AIM OF THE TASK — A copy is needed of each line in the records that has the word "this".

[Extracted records]
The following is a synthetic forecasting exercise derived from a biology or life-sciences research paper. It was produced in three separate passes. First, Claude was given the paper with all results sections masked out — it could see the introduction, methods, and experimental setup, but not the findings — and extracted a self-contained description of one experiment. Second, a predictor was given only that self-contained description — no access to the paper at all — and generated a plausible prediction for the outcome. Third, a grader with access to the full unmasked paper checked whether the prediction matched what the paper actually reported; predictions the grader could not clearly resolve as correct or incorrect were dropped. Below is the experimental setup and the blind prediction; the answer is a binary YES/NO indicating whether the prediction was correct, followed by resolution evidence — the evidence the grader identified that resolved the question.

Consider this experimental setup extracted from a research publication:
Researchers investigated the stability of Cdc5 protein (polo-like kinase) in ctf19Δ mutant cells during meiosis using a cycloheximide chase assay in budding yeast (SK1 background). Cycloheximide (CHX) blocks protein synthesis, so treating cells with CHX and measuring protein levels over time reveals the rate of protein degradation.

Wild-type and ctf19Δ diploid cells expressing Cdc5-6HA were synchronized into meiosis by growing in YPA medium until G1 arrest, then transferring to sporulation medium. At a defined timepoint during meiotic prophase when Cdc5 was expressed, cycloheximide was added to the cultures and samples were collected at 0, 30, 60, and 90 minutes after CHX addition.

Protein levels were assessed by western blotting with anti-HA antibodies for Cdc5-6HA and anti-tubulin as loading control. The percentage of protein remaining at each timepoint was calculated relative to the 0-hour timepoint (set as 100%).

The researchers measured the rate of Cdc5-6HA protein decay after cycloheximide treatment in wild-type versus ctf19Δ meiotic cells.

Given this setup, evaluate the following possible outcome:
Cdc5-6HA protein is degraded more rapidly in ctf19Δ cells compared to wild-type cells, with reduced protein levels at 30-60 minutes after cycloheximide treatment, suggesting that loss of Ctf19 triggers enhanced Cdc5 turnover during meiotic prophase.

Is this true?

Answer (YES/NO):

ANSWER SECTION —
Consider this experimental setup extracted from a research publication:
Given this setup, evaluate the following possible outcome:
Is this true?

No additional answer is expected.